— Work order —
Produce an exact transcription of the data, with the images left out.

— Data provided —

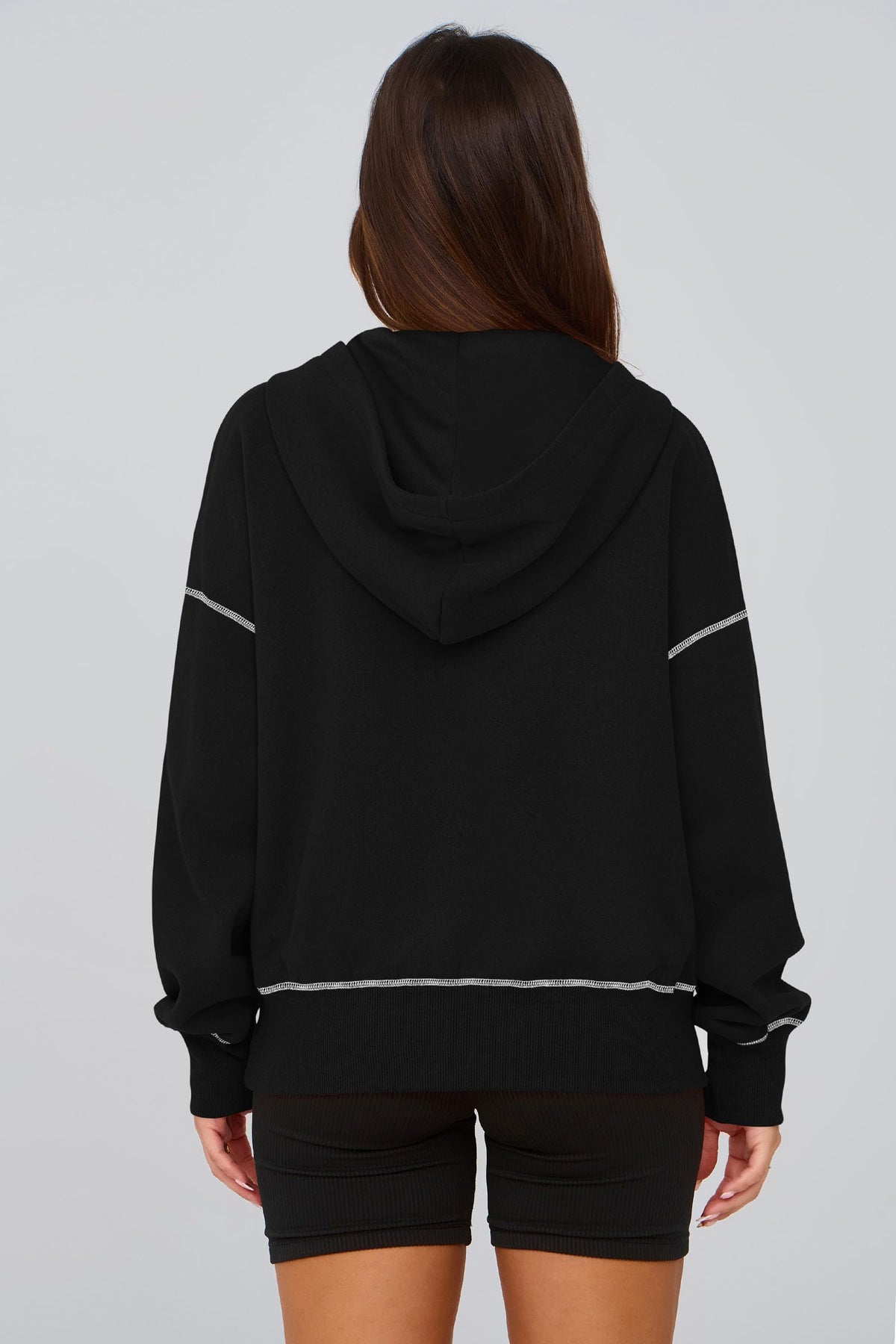 PRETTYGARDEN Women's Hooded Sweatshirts Long Sleeve Half Zip Cropped Hoodie Pullover Winter Fashion Clothes (Black,Large)
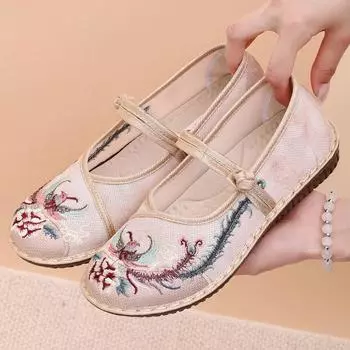 Обувь женская обувь универсальная летняя новая обувь в этническом стиле с вышивкой удобная повседневная обувь обувь Hanfu на мягкой подошве 36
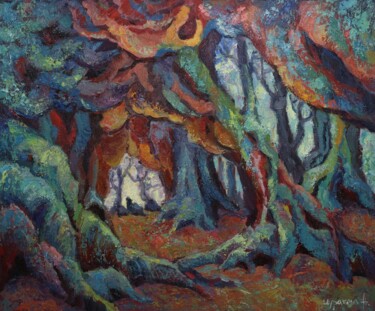 Malerei mit dem Titel "Ancient forest" von Anna Shurakova, Original-Kunstwerk, Öl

— Solution —
 PRETTYGARDEN Women's Hooded Sweatshirts Long Sleeve Half Zip Cropped Hoodie Pullover Winter Fashion Clothes (Black,Large)
 Обувь женская обувь универсальная летняя новая обувь в этническом стиле с вышивкой удобная повседневная обувь обувь Hanfu на мягкой подошве 36
 Malerei mit dem Titel "Ancient forest" von Anna Shurakova, Original-Kunstwerk, Öl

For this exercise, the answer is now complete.